Ai microfoni di Ticinonews, il consigliere di Stato Ppd ha espresso pure la sua frustrazione per le decisioni giunte sulla gratuità dei test. Contrariamente a quanto deciso da Berna, il Governo ticinese avrebbe voluto estendere la presa a carico pubblica dei tamponi fino al 31 ottobre.
“Occorre guardare al medio-lungo termine”
Riferendosi alla procedura di consultazione, De Rosa ha commentato: “Spesso si ha la sensazione che esercizi di questo tipo siano solo degli alibi.
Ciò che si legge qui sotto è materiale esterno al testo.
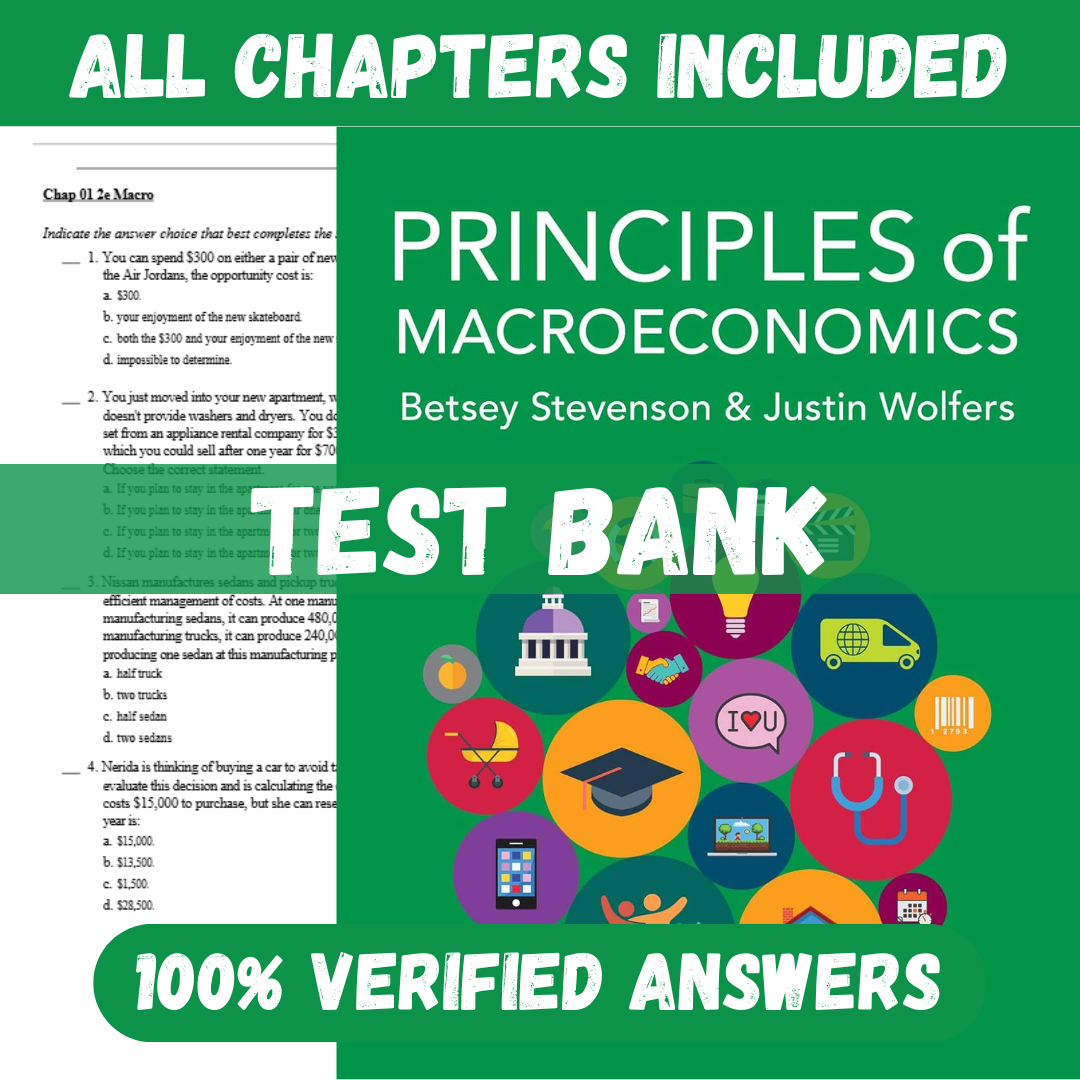 Test Bank for Principles of Macroeconomics, 2nd Edition by Betsey Stevenson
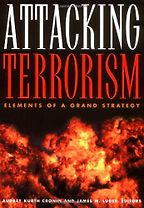 Attacking Terrorism by Audrey Kurth Cronin Attacking Terrorism by Audrey Kurth Cronin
Tuttavia, più di questo è particolarmente irritante che si facciano delle consultazioni numerose e sempre con pochissimi giorni di tempo per dare una risposta. Si dovrebbero invece fare delle riflessioni che guardino al medio-lungo termine. Queste necessitano però di un po’ di tempo”.
Ticino apripista
E il tempo era il fattore decisivo anche nella volontà di prolungare il termine della gratuità dei tamponi. “La fine dell’assunzione dei costi dei test al 31 ottobre garantiva un po’ di flessibilità e maggiore margine di manovra per procedere con la campagna di sensibilizzazione, che proprio oggi (ieri, ndr) è stata rilanciata dal Consiglio federale”. Anche perché, secondo il direttore del Dss, molte delle soluzioni proposte nell’”offensiva vaccinale” voluta dal Governo federale, quali i vax-bus, sono già state ampiamente applicate in Ticino.